Amnesty: Jangan Lupa, Negara Belum Tuntaskan Tragedi Mei 1998

Hingga saat ini, Negara belum menuntaskan kasus Mei 1998 termasuk pada kasus kekerasan seksual yang sebagian besar terjadi pada perempuan Tionghoa.

Amnesty: Jangan Lupa, Negara Belum Tuntaskan Tragedi Mei 1998
FOTO ARSIP: Seorang pemuda melempar kainnya ke mobil yang terbakar di jalan Otista, Jakarta Timur, ketika massa tertahan di sekitar Jakarta, Kamis (14/5/1998).
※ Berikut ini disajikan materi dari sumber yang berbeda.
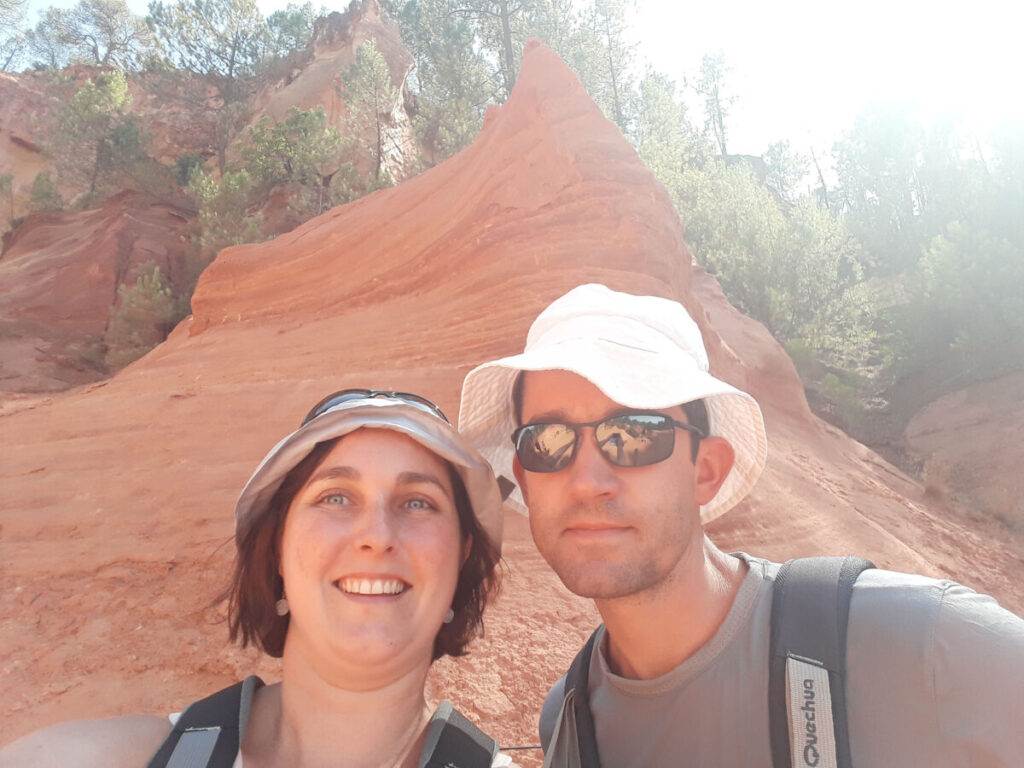 Dans le sentier des ocres du Roussillon.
Kerusuhan massa telah terjadi setelah empat mahasiswa Universitas Trisakti ditembak mati oleh polisi anti huru hara sementara para mahasiswa mengadakan demonstrasi massa menyerukan agar Soeharto mengundurkan diri. FOTO ARSIP ANTARA FOTO/Zarqoni Maksum/asf/hp.

tirto.id - Direktur Eksekutif Amnesty Internasional Indonesia, Usman Hamid, mengatakan bahwa kasus tragedi kerusuhan yang terjadi pada Mei 1998 tak boleh dilupakan begitu saja oleh publik. Pasalnya, rangkaian kasus tersebut hingga saat ini belum dituntaskan oleh negara.
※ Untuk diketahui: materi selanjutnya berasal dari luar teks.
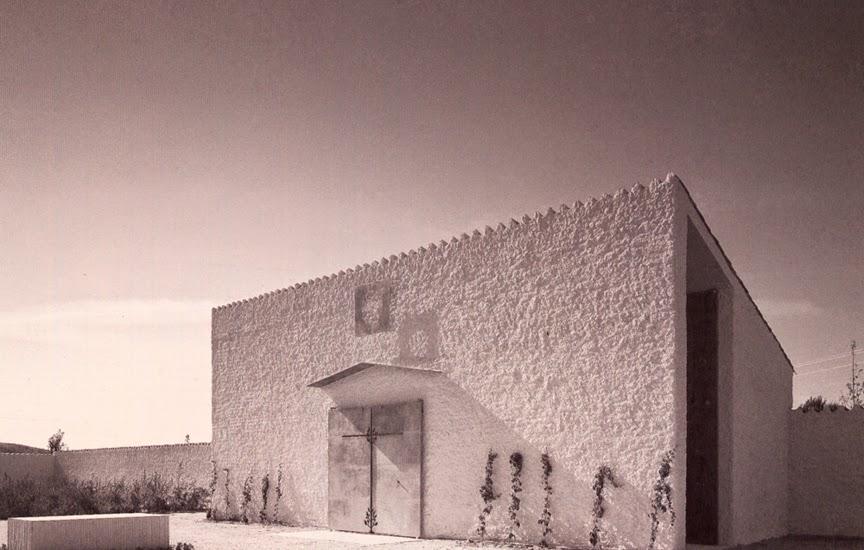Ampliación del cementerio de Camarma de Esteruelas, a escasa distancia de Alcalá de Henares, España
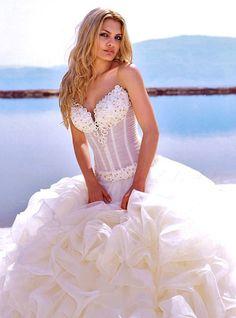 cute wedding gowns for a beach wedding Wedding Dress 2013, Wedding Bridesmaid Dresses, Dream Wedding Dresses, Bridal Dresses, Bridesmaids, Beautiful Wedding Gowns, Wedding Beauty, Bridal Boutique, The Dress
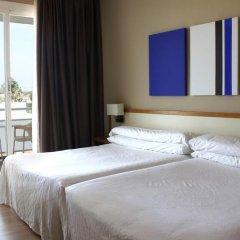 Отель Subur Maritim 4* Стандартный номер с различными типами кроватей фото 9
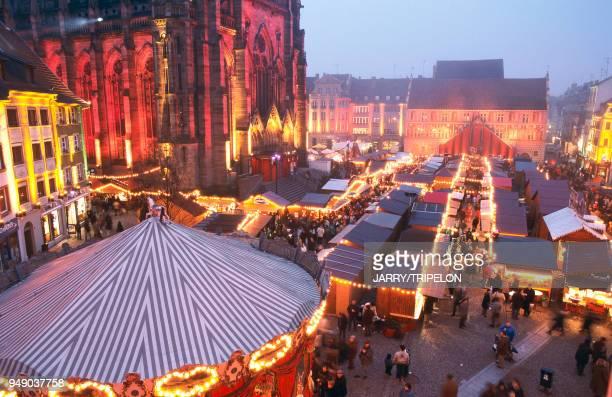 Mulhouse, Christmas market. Haut-Rhin: Mulhouse, marché de Noël.
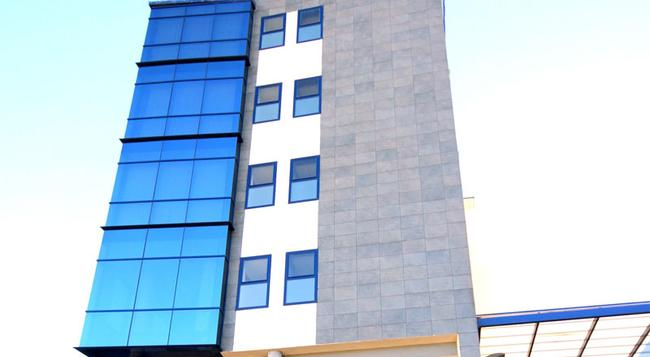 エグゼ セビリア パルメラ - セビリア - 建物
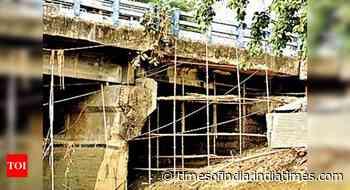 KMDA starts 60-year-old Kalighat bridge repairs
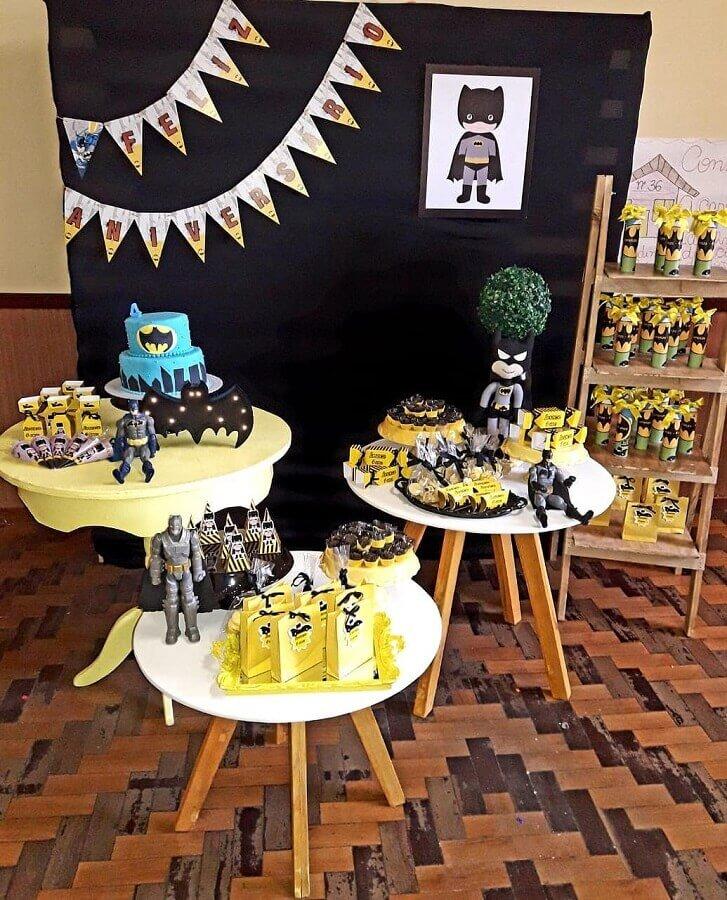 detalhes decorativos festa do batman Foto Amor de May Decorações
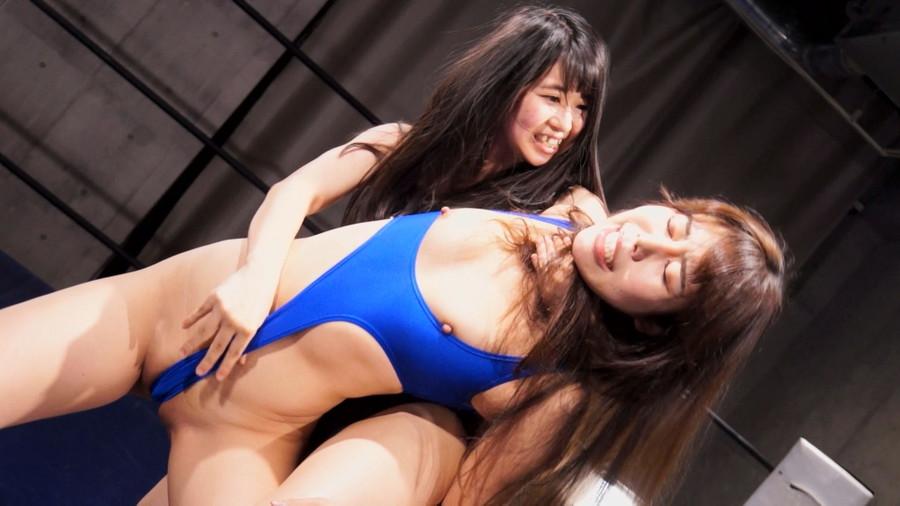 女子プロレス 巨乳 トップレス 城山若菜 浅倉真凛
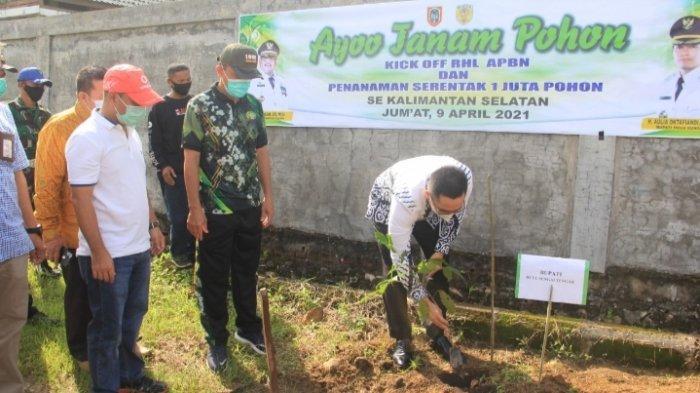 Bupati HST Pimpin Penanaman Pohon Program Gerakan Rehabilitasi Hutan dan Lahan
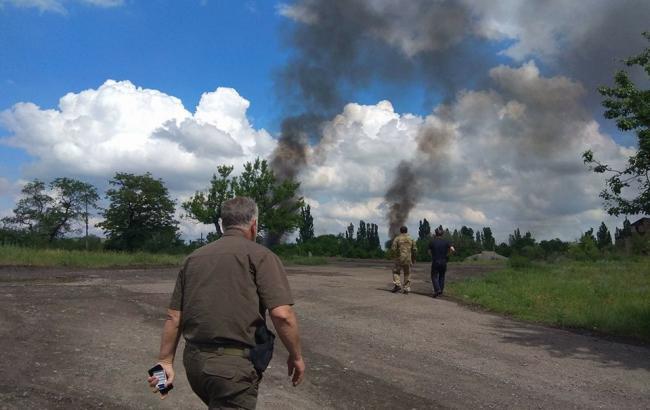 Обстріл околиць Торецка триває, є поранені серед військових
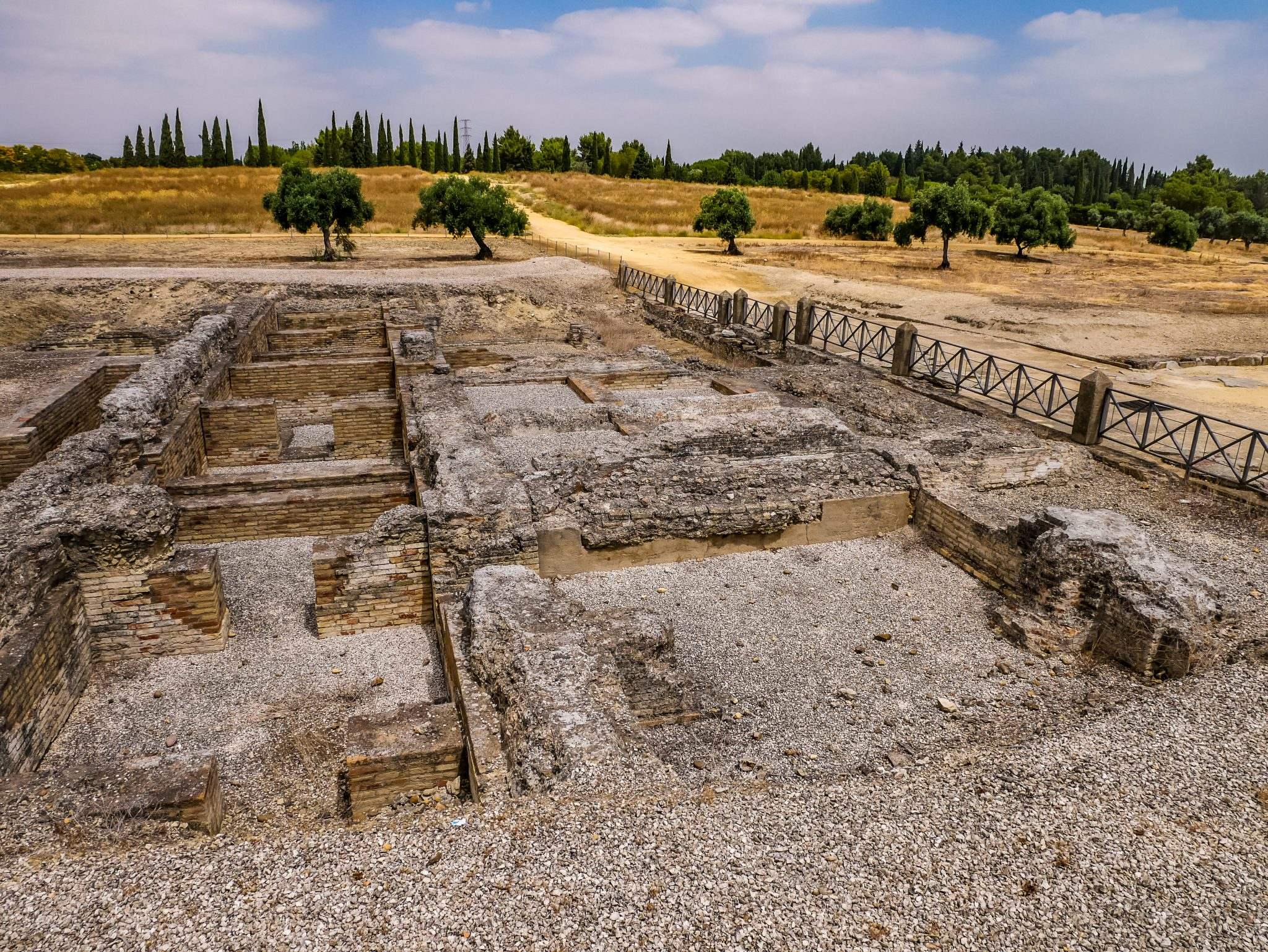 Viele Ruinen von Häusern und Tempeln kannst du in der Römerstadt Itálica entdecken.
“Kerusuhan, penjarahan, dan kekerasan seksual adalah memori sejarah yang melekat tentang Tragedi Mei 1998. Sayangnya hingga hari ini, belum ada upaya konkret dari negara untuk menuntaskannya," kata Usman lewat keterangan tertulisnya pada Senin (15/5/2023).

Kata Usman, hasil temuan Tim Gabungan Pencari Fakta (TGPF) kala itu menunjukkan bahwa peristiwa ini terjadi secara sistematis dan terencana, dan negara juga sudah mengakuinya sebagai pelanggaran HAM yang berat.

Namun, menurut Usman, pengakuan itu tidak cukup. Ia menyebut harus ada upaya nyata untuk mengusut tuntas tragedi ini.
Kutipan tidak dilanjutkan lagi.